**Extrait**
========

Retour sur le 12e showcase du théâtre croate

Organisé par la section croate de l’ITI (International Theatre Institute), le showcase est l’occasion de découvrir une sélection de spectacles qui ont marqué la saison passée. Le premier soir, à Zagreb, c’est à « Hinkemann » d’Igor Vuk Torbica qu’on assiste, fable d’Ernst Toller qui traduit les obsessions, toujours actuelles, d’une époque. Cette espèce de Woyzeck mutilé, décalé par rapport à ses contemporains (on se souvient du personnage interprété par Nordey il y a deux ans à La Colline), est comme une épine dans les interstices de nos rapports sociaux. Cette violence est intelligemment représentée sur scène par Torbica, malgré quelques longueurs manifestes. Elle résonne d’autant plus fort dans un pays marqué par un certain mal-être après le double éclatement postcommuniste et post-yougoslave.

========

Lignes du jeu de données
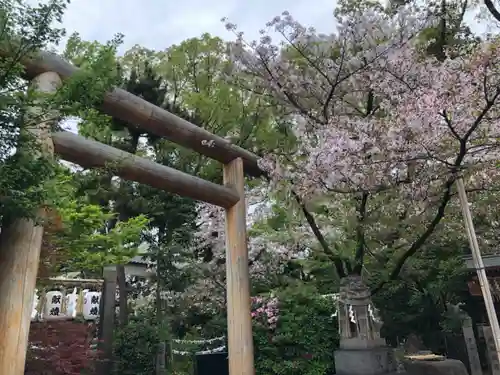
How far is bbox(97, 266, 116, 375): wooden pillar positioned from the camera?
6.19 m

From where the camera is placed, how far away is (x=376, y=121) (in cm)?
483

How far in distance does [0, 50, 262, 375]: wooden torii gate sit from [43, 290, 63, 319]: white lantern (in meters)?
2.52

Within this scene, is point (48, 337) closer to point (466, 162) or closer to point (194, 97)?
point (194, 97)

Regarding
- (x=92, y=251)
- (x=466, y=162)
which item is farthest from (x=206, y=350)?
(x=466, y=162)

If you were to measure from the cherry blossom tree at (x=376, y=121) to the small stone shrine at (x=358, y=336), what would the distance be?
14.3 inches

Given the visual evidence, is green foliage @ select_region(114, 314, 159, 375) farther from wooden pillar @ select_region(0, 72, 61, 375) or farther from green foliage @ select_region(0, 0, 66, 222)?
green foliage @ select_region(0, 0, 66, 222)

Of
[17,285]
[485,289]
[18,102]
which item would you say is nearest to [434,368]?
[485,289]

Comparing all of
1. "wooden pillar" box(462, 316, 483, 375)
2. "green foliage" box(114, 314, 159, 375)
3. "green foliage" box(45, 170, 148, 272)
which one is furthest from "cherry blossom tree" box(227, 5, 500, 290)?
"green foliage" box(114, 314, 159, 375)

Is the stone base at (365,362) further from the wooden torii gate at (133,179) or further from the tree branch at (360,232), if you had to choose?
the wooden torii gate at (133,179)

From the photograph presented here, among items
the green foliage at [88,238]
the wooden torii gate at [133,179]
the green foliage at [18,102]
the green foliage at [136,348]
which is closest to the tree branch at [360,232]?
the wooden torii gate at [133,179]

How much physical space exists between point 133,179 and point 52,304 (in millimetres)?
2644

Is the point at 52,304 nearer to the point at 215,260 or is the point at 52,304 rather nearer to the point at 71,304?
the point at 71,304

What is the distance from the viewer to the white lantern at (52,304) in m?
5.32

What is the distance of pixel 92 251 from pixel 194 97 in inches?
147
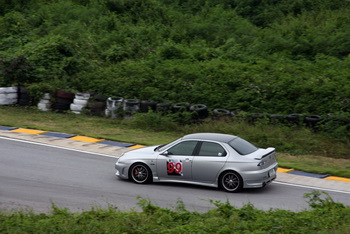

========

Reproduisez intégralement l'extrait sur le showcase du théâtre croate, sans y changer un mot.

Retour sur le 12e showcase du théâtre croate

Organisé par la section croate de l’ITI (International Theatre Institute), le showcase est l’occasion de découvrir une sélection de spectacles qui ont marqué la saison passée. Le premier soir, à Zagreb, c’est à « Hinkemann » d’Igor Vuk Torbica qu’on assiste, fable d’Ernst Toller qui traduit les obsessions, toujours actuelles, d’une époque. Cette espèce de Woyzeck mutilé, décalé par rapport à ses contemporains (on se souvient du personnage interprété par Nordey il y a deux ans à La Colline), est comme une épine dans les interstices de nos rapports sociaux. Cette violence est intelligemment représentée sur scène par Torbica, malgré quelques longueurs manifestes. Elle résonne d’autant plus fort dans un pays marqué par un certain mal-être après le double éclatement postcommuniste et post-yougoslave.